Common pitfalls and misconceptions

• Confusing g(E) with occupied states. g(E) counts available seats, not electrons. The number of electrons is g(E)·f(E); a huge g(E) above E_F is irrelevant at low temperature because f(E) ≈ 0 there.
• Forgetting spin. Each k-state holds two electrons (spin up and down). Drop the factor of two and your g(E) — and every property derived from it — is off by half.
• Assuming dimensionality alone fixes the power law. The √E, constant, and E^(-1/2) rules assume parabolic free-electron bands. Graphene's linear dispersion gives g(E) ∝ |E| in 2D, not a constant. The band shape matters as much as the dimension.
• Treating van Hove singularities as physical infinities. The 1D divergence and 2D log spike are integrable — the total number of states stays finite. They are sharp peaks, not unphysical infinities, and real broadening (temperature, disorder, finite lifetime) rounds them off.
• Thinking a band gap means g(E) is small. Inside a gap g(E) is exactly zero, not merely small. That is the defining difference between a metal (finite g(E_F)) and an insulator (zero g(E_F)).
• Mixing up g(E) and the dispersion E(k). The dispersion is the input; g(E) is the derived count. Flat regions of E(k) — where the group velocity vanishes — are exactly where g(E) spikes.

Performance and derivation analysis

The clean way to get every result is to write the count as an integral over the constant-energy surface, weighting by how slowly the energy changes:

g(E) = (1/(2π)^d) ∮_{E(k)=E} dS / |∇ₖ E(k)|

This single formula contains everything. The numerator dS is the size of the constant-energy shell (sphere, circle, or point pair), and the denominator is the gradient of the dispersion — the group velocity. Two consequences fall out immediately:

• The √E family. For E ∝ k², the gradient |∇ₖE| ∝ k ∝ √E and the shell measure dS scales as k^(d−1) ∝ E^((d−1)/2). Dividing gives g(E) ∝ E^((d−1)/2 − 1/2) = E^((d−2)/2): that is E^(1/2) in 3D, E⁰ in 2D, and E^(-1/2) in 1D. The three rules are one formula evaluated at d = 3, 2, 1.
• van Hove singularities. Wherever ∇ₖE → 0 the denominator vanishes and g(E) spikes. These flat spots occur at band bottoms, tops, and saddle points. In 1D the band edge gives a hard E^(-1/2) divergence; in 2D a band edge gives a step and a saddle gives a logarithmic divergence; in 3D the slope of g(E) jumps. Léon van Hove proved in 1953 that any periodic crystal must have at least these critical points, so every real band structure carries these features.

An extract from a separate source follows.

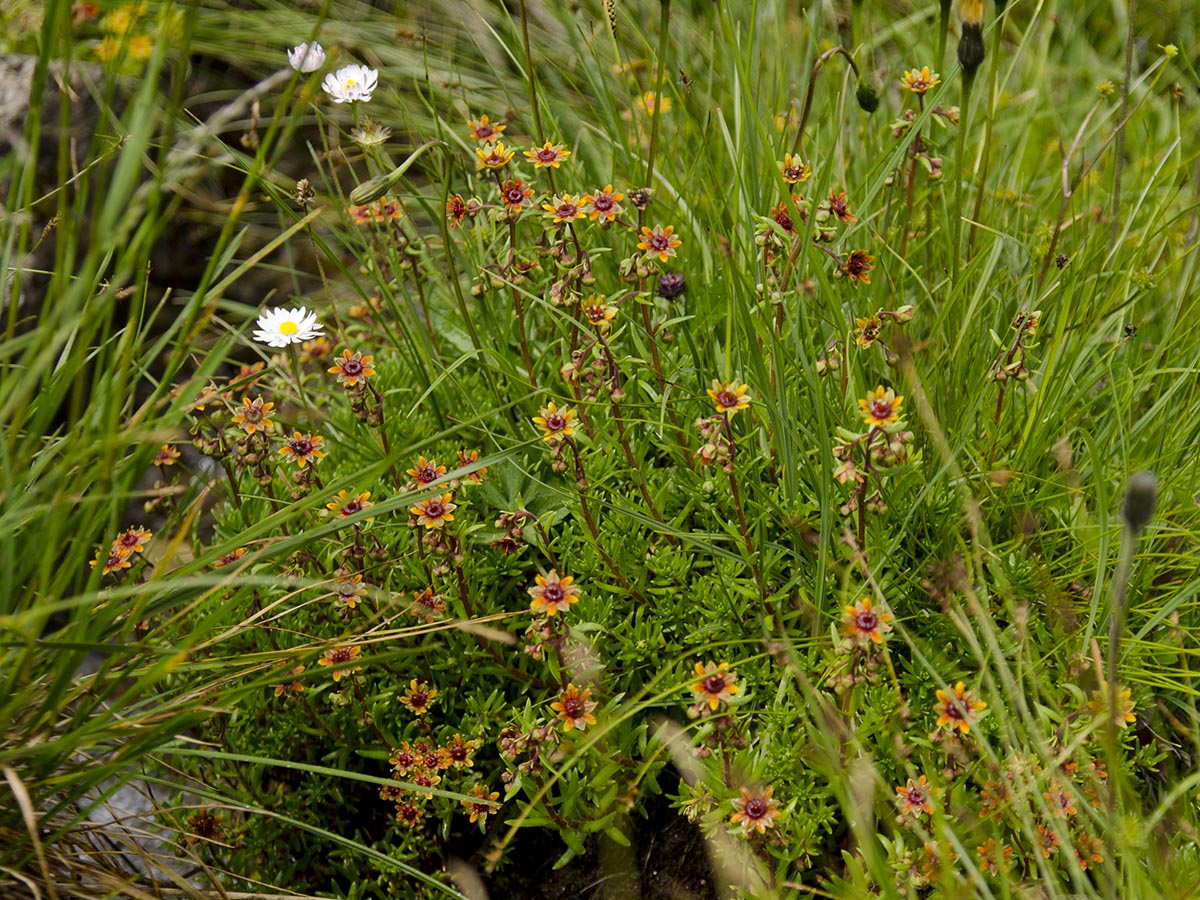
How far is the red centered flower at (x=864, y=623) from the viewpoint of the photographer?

Computationally, evaluating g(E) for a real material means sampling E(k) on a fine k-mesh and histogramming, then improving the bins with the linear-tetrahedron method to capture the van Hove features without artificial smearing. The cost scales with the number of k-points times bands; for a typical density-functional calculation a 30×30×30 mesh over a dozen bands is enough to resolve the peaks that drive magnetism and superconductivity. The payoff is large: from one g(E) curve you can read off the carrier density (integrate to E_F), the heat capacity coefficient (the value at E_F), the optical edges (joint DOS), and the likelihood of an instability (peaks near E_F) — which is why g(E) is the first thing a condensed-matter physicist computes.